I remember the previous discussion well - what was it, 10 or 15 years ago now? Oh, we had a good go at it, to the point that the federal Liberals did eventually bypass the nomination process to hand-pick female candidates in a few ridings.
Don’t get me wrong - it’s a vital discussion to have.
After all, what could be more vital to fair and democratic governance than political representation that mirrored the mix of the Canadian population? I’d love it if our politicians looked more like us on all fronts.
But like I said, enough years have gone by since then that I know how the story ends - right back here, with all of us talking about the same issues like none of it ever happened.
Our typical pattern is to toss the issue around for a few years and then forget all about it. A brief flurry of activity pops up the rate of female candidacy for one election, but efforts aren’t sustained enough to create genuine change.
Theories abound as to why female politicians are so scarce in Canada, particularly at the federal level. Take your pick of opinions: That it’s because the electorate doesn’t vote for them; or the political parties don’t support them; or that they hate the life; or are preoccupied with child-rearing.
Likely there’s some truth in all of those. But I think the bigger problem is the political system itself. It’s not only built to thwart any attempts to change it, but fewer and fewer Canadians are paying attention to begin with. If we actually want change, that has to end.
So if our country truly wanted to get more women involved in politics, the first step in my mind would be electoral reform. As B.C. already knows from dabbling with the concept, there are any number of voting systems around the world that yield more gender diversity than ours.
Strategies like fixing nomination meetings can be another way of getting at the problem. But they’re short-term fixes, and justifiably controversial. Unless we still want to be fussing about this in 2020, maybe it would be better to strive for more fundamental changes - ones that would increase the odds for any number of underrepresented groups.
Somewhere out there is a democratic electoral system that’s just right for us. And here’s a bonus: We already know a heck of a lot about the options, thanks to the brilliant work of the citizens’ commission on electoral reform in 2004.

## Stored rows:
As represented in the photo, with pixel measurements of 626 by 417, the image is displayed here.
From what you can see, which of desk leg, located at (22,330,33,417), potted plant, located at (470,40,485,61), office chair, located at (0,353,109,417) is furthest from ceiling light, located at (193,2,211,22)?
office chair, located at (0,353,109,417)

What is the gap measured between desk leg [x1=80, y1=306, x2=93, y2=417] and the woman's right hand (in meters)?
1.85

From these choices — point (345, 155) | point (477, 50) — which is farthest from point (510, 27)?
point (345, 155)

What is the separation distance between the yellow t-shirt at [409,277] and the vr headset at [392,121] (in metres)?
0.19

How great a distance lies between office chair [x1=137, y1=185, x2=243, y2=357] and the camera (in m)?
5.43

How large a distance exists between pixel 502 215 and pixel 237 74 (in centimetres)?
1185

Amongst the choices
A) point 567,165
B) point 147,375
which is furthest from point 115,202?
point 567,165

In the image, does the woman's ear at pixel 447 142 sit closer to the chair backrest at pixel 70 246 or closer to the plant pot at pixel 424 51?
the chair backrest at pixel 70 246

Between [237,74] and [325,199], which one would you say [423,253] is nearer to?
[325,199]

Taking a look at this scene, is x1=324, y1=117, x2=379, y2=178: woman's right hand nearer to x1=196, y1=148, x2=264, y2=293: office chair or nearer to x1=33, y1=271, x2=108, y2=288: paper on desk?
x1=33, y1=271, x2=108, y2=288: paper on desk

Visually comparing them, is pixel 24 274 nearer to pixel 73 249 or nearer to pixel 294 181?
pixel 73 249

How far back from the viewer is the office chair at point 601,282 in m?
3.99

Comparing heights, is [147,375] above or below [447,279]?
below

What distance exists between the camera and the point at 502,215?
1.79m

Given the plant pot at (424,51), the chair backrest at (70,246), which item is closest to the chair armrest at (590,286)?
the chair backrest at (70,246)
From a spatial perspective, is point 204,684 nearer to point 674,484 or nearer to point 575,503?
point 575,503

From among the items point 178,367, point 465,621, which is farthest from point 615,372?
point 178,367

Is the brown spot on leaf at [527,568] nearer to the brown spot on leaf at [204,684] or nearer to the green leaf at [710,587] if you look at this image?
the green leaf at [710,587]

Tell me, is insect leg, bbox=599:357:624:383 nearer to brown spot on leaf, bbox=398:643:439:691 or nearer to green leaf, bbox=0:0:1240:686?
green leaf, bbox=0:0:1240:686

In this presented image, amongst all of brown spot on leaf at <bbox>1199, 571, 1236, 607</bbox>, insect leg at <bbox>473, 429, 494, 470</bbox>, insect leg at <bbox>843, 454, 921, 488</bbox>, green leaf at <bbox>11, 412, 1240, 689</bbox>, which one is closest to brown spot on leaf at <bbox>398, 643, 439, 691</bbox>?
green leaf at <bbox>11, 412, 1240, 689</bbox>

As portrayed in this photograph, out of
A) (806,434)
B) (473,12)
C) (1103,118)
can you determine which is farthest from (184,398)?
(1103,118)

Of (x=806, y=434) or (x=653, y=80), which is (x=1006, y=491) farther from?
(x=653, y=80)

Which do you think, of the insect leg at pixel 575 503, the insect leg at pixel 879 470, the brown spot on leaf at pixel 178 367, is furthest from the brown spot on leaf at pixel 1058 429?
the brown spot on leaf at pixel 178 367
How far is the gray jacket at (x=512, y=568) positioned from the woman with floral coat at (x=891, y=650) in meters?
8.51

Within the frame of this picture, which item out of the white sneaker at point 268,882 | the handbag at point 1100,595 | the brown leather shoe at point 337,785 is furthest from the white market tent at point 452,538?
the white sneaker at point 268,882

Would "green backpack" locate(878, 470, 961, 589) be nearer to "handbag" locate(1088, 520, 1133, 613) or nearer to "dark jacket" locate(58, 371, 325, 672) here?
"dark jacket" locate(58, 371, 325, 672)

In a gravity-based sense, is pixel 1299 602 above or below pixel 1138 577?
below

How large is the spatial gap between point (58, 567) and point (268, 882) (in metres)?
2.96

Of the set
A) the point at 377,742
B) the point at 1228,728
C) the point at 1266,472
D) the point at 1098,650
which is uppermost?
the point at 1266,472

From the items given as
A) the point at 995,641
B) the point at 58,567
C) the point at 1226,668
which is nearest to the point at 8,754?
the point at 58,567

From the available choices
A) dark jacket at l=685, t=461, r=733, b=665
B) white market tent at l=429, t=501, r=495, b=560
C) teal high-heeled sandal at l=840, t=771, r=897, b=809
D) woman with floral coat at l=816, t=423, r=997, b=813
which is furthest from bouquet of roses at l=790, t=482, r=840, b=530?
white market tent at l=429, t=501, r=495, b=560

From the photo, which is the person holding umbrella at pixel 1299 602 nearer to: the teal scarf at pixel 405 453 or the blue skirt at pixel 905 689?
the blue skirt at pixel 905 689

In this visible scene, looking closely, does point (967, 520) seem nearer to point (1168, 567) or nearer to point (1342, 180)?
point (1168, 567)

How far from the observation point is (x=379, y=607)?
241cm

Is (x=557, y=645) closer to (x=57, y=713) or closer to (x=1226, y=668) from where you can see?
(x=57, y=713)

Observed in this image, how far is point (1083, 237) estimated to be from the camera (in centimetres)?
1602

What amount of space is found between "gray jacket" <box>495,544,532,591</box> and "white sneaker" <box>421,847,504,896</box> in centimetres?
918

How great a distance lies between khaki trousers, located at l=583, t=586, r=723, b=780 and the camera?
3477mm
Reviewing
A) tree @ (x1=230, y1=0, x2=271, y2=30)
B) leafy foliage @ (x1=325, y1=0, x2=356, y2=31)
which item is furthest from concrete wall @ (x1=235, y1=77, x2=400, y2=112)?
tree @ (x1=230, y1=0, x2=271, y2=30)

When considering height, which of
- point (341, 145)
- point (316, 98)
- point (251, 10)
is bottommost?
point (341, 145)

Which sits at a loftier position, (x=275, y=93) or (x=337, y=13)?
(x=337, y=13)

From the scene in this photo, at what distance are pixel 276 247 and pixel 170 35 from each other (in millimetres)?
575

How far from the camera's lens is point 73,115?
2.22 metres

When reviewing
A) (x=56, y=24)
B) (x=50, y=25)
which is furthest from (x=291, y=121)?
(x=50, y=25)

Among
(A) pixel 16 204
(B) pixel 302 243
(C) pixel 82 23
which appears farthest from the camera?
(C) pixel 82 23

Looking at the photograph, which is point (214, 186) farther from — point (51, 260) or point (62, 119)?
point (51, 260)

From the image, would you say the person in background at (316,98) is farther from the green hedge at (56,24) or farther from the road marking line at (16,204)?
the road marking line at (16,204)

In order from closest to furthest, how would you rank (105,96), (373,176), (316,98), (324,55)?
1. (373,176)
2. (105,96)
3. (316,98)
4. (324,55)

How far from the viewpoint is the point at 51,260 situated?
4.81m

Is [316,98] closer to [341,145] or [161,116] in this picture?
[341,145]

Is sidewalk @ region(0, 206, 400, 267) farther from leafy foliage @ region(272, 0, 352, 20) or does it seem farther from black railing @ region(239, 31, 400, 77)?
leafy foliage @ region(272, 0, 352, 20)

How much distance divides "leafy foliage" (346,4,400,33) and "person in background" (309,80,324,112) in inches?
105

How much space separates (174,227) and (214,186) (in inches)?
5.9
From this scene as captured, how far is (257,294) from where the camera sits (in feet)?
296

## Required actions:
1. In the opinion piece on women in Canadian politics, rewrite the paragraph beginning "Theories abound as to why female politicians" as a short bulleted list that keeps its main points.
2. According to the opinion piece on women in Canadian politics, what did the federal Liberals do in a few ridings?

## Task answers:
1.
Possible reasons female politicians are scarce in Canada, particularly at the federal level:
- The electorate doesn't vote for them.
- The political parties don't support them.
- They hate the life.
- They are preoccupied with child-rearing.

2. They bypassed the nomination process to hand-pick female candidates.